Ryn Weaver Returns With Spellbinding New Single ‘Odin St’ After 10-Year Hiatus

Enigmatic pop alchemist Ryn Weaver releases “Odin St”, her first official new single in ten years and a much-anticipated return to music following her acclaimed debut album ‘The Fool’, released on the exact same day in 2015.

“Odin St”, produced by Benjamin Greenspan and Constantine Anastasakis (p/k/a Blonder), is the first taste of new music to come from the alternative pop maestro, and takes its name from the Hollywood Hills street she lived on following the release of her first album. The song chronicles a wild, hedonistic time, once remembered through rose-colored glasses but now revealed as an instrumental period of self-destruction and growth; coincidentally, along with being the street’s namesake, Odin is also the God of Wisdom in Norse mythology.

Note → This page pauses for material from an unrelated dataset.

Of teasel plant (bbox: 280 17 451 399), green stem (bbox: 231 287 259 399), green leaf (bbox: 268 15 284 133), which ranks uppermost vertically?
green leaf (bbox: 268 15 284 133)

“It was the house down the road from wisdom,” says Ryn Weaver. “It felt special for the 10-year anniversary of ‘The Fool’, because that album can be played on a loop as repeating the cycle and running away… and I did run away to my house on Odin St. Chronologically it’s exactly where I left off.”

A pulsing chorus and poetic lyricism recalls Ryn Weaver’s stamped brand of ornate theatrically stirring pop, while painting a portrait with darker hues and a wisdom that only time could bring after ten years.

Ryn Weaver smashed onto the music scene with her gold-certified debut single “OctaHate” which led to festival spots, late night television appearances and significant media attention throughout the mid-00s. The parent album ‘The Fool’ was a tour de force of confessional, celestial and unforgettable pop that playfully thrashed as hard as it lamented.

The New York Times called the album “a blend of 21st-century pop science and 1970s intuition and experiment” while The Fader said Ryn “is like a bolt of lightning…her music hits in a bright, clear flash, sounding as big as all your favorites.” The album amassed over 300 million streams, and track “Pierre” experienced a viral moment on Tik Tok in 2021 with nearly 1.7 million uses on the platform, while also being certified gold.